Long Running “Read Data Source” – Dimensions
Some time ago, we spotted a cube that took around 3 more hours building in Quality than in Production. This was the log file generated:
Notice that the first row comes in 5 minutes after the request, but then Transformer takes 3 hours and 37 minutes to load 85k rows. This issue would show any time of day, and could be replicated by using the “Generate Categories” on that datasource. Why would this happen?
Isolating the Issue
The first thing you should notice, is how the steps 0.3 , 1.1 , and 1.2 are timed together in the logs. This means that when that one step takes 3 hours, there is no way you can know immediately whether the issue is: the database, the data link (between db and Cognos), the writing of categories on disk, or even the disk itself. Not sure what your first guess would be, but our first logic thought was looking into the database. This was re-enforced by the test below, on which we pointed the Quality Server to the Production Database, and all went smoothly:
Something should be happening on the database, and the rows were being returned at a very slow rate.
Hypothesis 1: Database
In order to test the database as being the source of the issue, you need to isolate its performance. We opted for extracting the query into a CSV file using a Query Tool. Depending on what you find here, if the extract does take the 3h, you may then need to run the extract on the server itself to rule out the Data Link as being the bottleneck. However, in this case that was not necessary, as the extract of the whole query took around 10 minutes using my laptop. This proves that the database is not the issue, but then, what could it be?
Hypothesis 2: Category Creation
All debug till now clearly isolated the issue inside the Category Creation step. The data volume were not the issue here for sure, for these servers 85k rows should be like a walk in the park… furthermore, and having similar cardinalities, why would it behave so differently in Production and Quality? (the infrastructures were extremely similar) At this point I started thinking it had to be from the Data Pattern, and people would ask me what I meant with it. I just knew it was not because of the amount of data, not from the servers, nor from the table layout, so it had to be something with the data itself.
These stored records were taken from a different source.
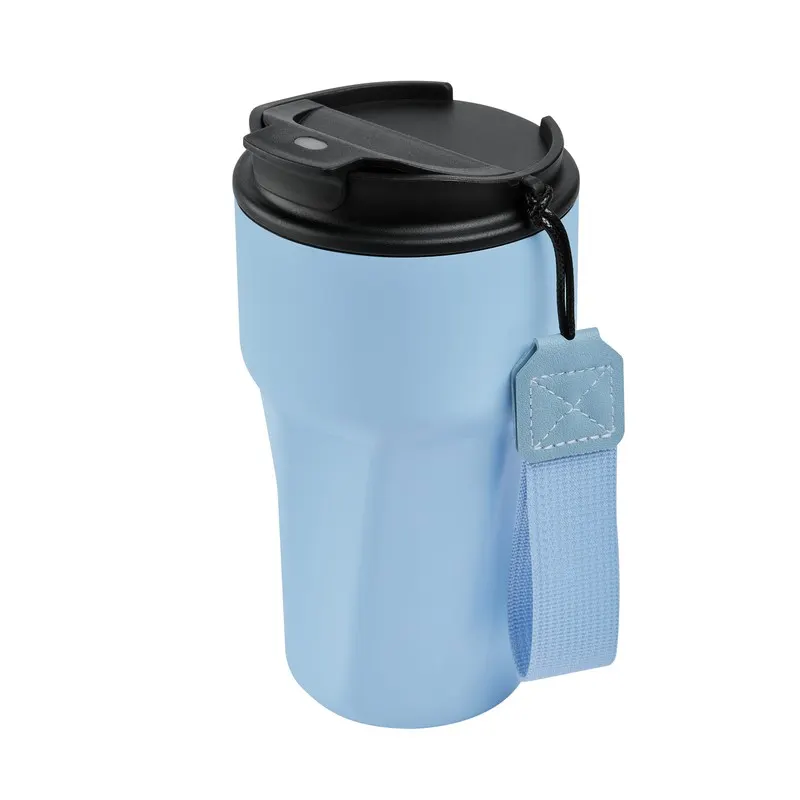 TERMO STREDNA TMPS 229 Azul — clave TMPS 229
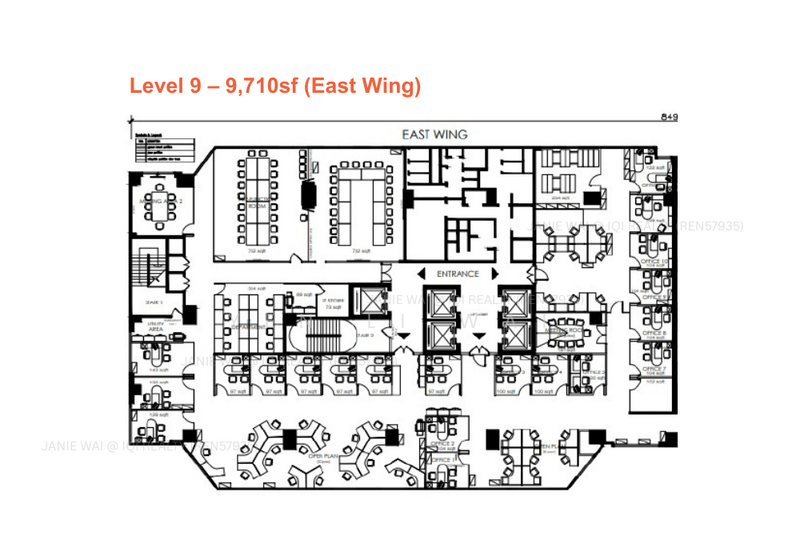 Pejabat untuk Disewa di KLCC (KL City Centre) - Janie Wai - PropertyGuru.com.my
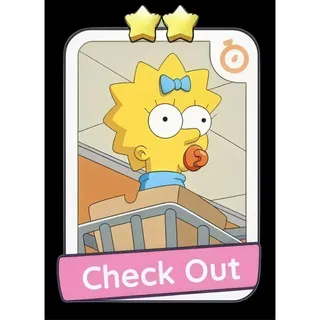 Check Out 2⭐ Monopoly Go Sticker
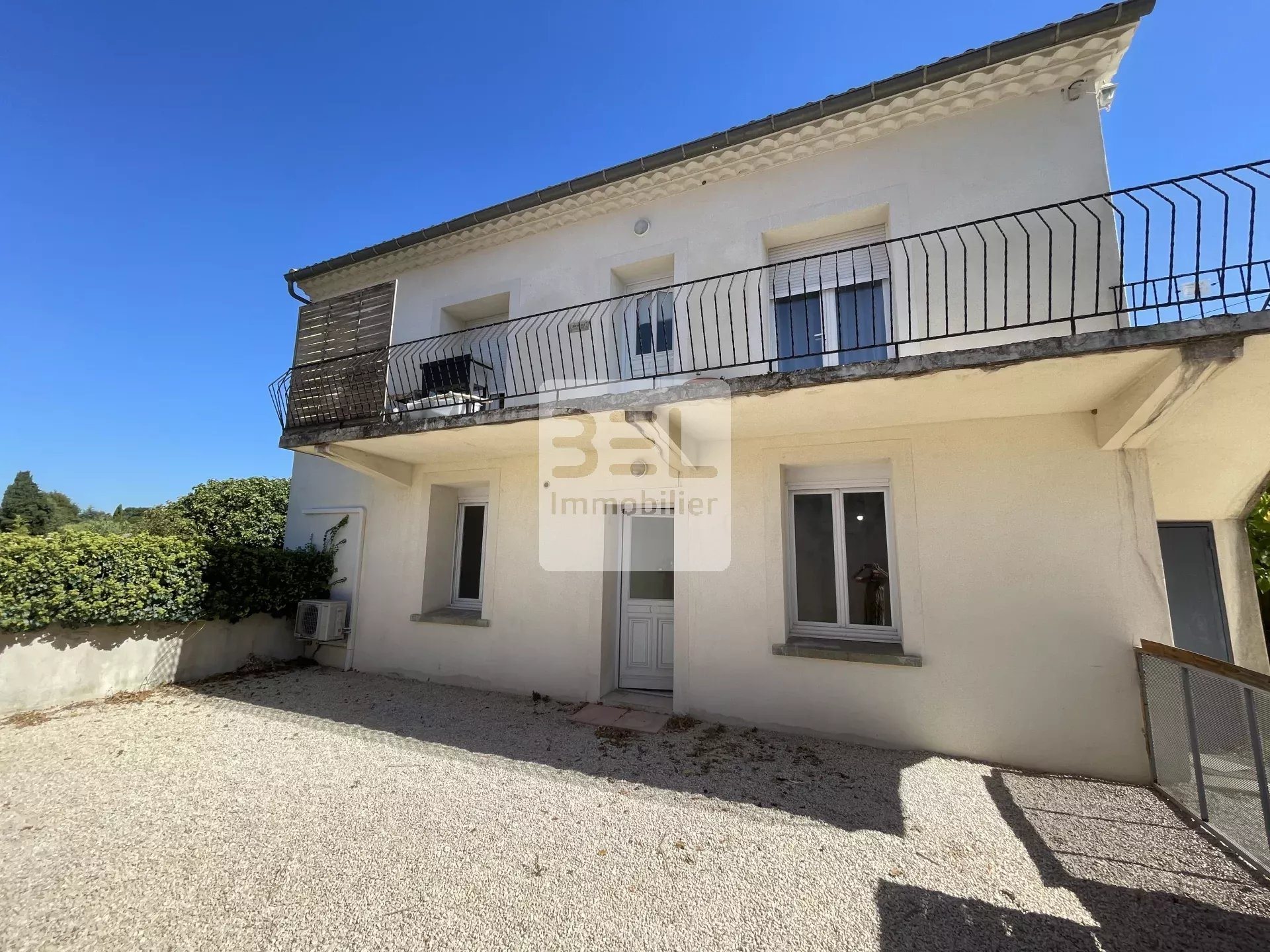 Maison à vendre, 155m², Saint-Quentin-la-Poterie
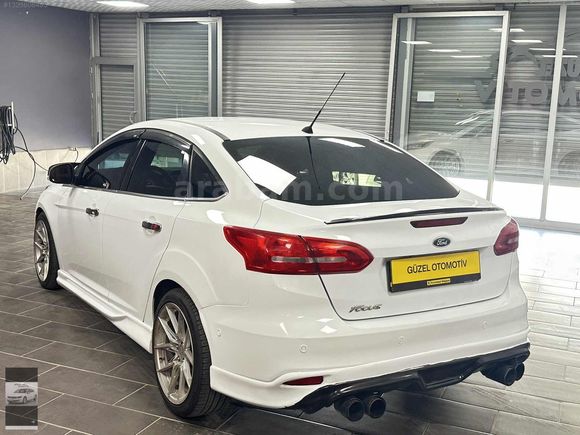 GÜZEL OTOMOTİVDEN OTOMATİK FOCUS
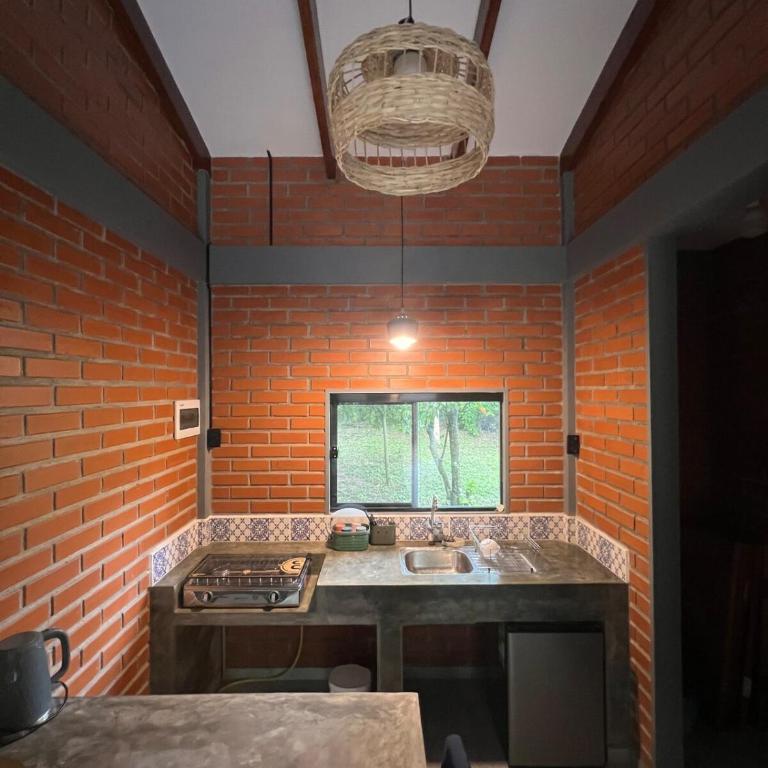 El Refugio - Casa con 1 dormitorio - 2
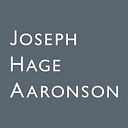 Joseph Hage Aaronson Llp logo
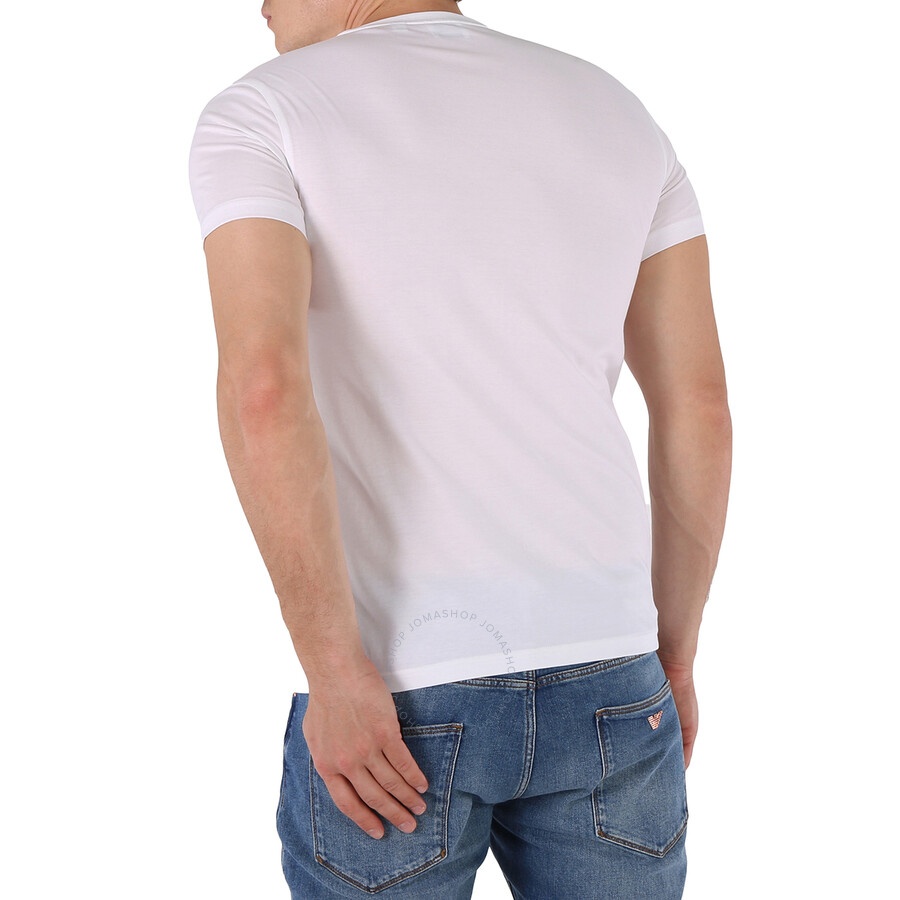 Burberry Monogram Motif T-shirt - 4
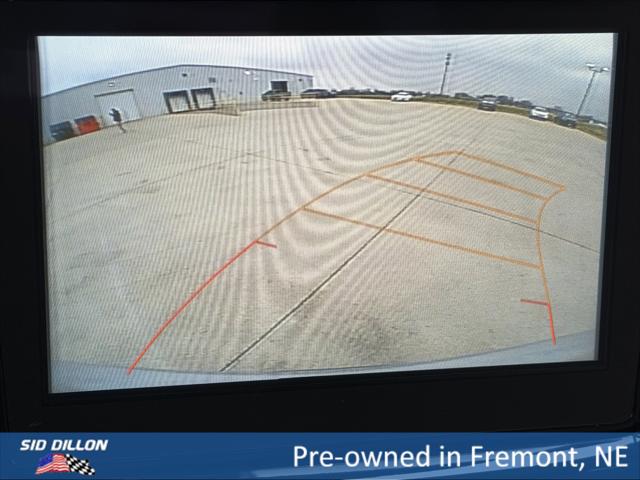 2019 Chevrolet Traverse 1LT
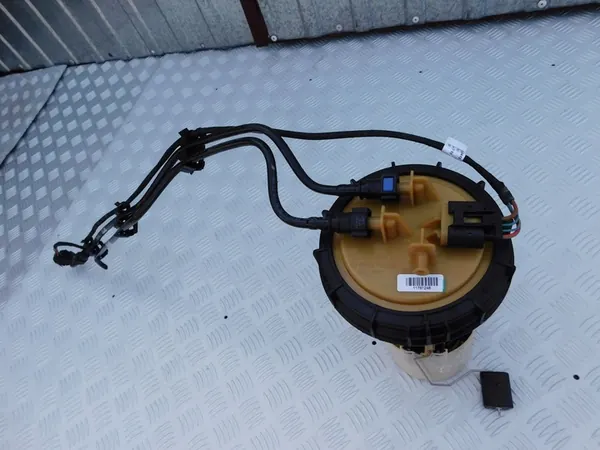 Conjunto de bomba de combustible VW CRAFTER 2.0 LIFT OEM A9064703094 image 2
In order to test this theory, I needed to eliminate the “data read” performance from the picture. In order to do so, we extracted the data from the Data Source Query into a CSV file from both PRD and QA, and changed the cube model to generate categories from a CSV source present in the local disk. This allowed a test where everything was the same (model, server, “data feed” performance) except for the data itself. Results were as follow.
With this information available and with the help of IBM support, we started suspecting the “Move” option could be playing a part in all this issue. Removing the Move option from this dimension, the following errors were observed:
PRD: TR2318 Transformer has detected 31313 attempts to create a category in more than one path.
QA: TR2318 Transformer has detected 101372 attempts to create a category in more than one path. and, on both tests, the read data took less than 2 minutes.
Worth noticing also, is the fact that more moves were happening in QA than in PRD, and this was coherent with the results we had previously (worst performance in QA). This clearly isolated the issue as being related with the Move option, and the fact that Transformer was being forced into an abnormal amount of moves. (I recommend a quick read through the online documentation on the Move option here).
The “Move” Effect
To explain this behaviour, we will need to focus on both the functionality and on the data patterns we had on the data warehouse. In this client (as in many others), we use denormalized dimensions. In order to represent hierarchical levels that are not granular, a -1 / Not Valid was used for non-assigned levels:
United Kingdom > -1/Not Valid > -1/Not Valid
United Kingdom > England > -1/Not Valid
United Kingdom > England > London
United Kingdom > Scotland > -1/Not Valid
On a first glance, it does not seem to trigger any warning flags. The not valid levels of the hierarchy are identified with a default value, as in so many other hundreds of data warehouses. However, the problem is how this interacts with the Move capability, and how these 4 rows have just created 2 moves:
Moving categories takes time, and even more time when 101.372 moves are needed. We have also identified that this issue goes worse when we increment the number of parallel hierarchies on the offending dimension. The solution implemented was pretty simple: exclude the rows that have city not classified (except for the actual “Not Classified on all levels” row).